* [Cosa si chiede]: Puoi estrarre le righe che vanno da quella contenente "In this photo, does" fino alla fine delle voci, estremi inclusi, e riportarle senza alcuna modifica?

┌─ Voci fornite

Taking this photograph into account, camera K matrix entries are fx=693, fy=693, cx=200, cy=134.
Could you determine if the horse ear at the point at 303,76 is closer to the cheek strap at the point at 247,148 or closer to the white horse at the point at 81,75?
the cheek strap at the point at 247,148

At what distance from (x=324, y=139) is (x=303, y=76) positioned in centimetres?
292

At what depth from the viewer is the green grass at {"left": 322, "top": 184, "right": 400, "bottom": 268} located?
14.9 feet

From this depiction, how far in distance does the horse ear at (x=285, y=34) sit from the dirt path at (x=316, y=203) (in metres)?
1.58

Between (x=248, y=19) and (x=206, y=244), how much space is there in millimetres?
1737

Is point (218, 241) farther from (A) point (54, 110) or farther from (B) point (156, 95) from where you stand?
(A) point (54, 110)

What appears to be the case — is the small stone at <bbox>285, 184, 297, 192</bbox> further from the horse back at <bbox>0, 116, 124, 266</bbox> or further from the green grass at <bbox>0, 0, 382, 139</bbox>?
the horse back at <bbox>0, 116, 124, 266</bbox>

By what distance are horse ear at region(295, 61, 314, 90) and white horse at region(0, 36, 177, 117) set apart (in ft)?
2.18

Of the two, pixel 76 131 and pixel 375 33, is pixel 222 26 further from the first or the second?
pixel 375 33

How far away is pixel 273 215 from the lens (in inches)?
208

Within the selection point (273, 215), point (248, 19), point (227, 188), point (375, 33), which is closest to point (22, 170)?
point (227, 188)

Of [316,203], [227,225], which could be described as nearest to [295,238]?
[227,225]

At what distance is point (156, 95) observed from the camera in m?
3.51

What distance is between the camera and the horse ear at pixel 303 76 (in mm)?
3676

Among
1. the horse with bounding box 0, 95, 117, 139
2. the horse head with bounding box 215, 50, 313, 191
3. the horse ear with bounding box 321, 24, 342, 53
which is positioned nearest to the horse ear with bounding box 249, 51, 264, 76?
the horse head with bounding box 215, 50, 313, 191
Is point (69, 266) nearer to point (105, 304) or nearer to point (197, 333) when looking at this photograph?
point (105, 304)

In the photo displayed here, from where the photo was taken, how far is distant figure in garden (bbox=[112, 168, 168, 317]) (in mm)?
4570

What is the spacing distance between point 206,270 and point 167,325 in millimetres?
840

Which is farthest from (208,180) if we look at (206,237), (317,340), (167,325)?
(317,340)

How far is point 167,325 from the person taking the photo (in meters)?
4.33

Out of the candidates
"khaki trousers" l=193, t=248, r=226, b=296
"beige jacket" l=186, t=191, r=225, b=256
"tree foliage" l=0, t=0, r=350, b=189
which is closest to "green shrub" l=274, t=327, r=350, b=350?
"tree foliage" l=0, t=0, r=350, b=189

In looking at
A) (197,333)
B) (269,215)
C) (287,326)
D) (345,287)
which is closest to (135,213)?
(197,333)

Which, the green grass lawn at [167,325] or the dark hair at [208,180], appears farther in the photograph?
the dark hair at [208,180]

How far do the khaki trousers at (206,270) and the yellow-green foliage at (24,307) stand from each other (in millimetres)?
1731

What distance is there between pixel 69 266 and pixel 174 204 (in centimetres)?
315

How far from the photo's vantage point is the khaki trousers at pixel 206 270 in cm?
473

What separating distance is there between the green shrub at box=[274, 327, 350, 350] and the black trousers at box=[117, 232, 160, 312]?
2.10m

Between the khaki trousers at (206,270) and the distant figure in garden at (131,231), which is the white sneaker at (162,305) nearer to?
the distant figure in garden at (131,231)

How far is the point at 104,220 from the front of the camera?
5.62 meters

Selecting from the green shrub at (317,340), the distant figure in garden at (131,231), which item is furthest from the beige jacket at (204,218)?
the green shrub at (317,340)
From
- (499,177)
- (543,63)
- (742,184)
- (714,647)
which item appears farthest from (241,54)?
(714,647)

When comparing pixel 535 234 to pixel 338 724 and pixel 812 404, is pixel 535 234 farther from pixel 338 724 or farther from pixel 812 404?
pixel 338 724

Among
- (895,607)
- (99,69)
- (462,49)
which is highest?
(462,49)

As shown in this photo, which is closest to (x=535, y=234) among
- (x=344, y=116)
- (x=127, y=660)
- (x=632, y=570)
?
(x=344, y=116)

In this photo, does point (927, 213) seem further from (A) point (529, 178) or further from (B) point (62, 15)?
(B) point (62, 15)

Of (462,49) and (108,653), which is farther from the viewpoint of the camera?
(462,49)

└─

* [Risposta]:
In this photo, does point (927, 213) seem further from (A) point (529, 178) or further from (B) point (62, 15)?
(B) point (62, 15)

Of (462,49) and (108,653), which is farther from the viewpoint of the camera?
(462,49)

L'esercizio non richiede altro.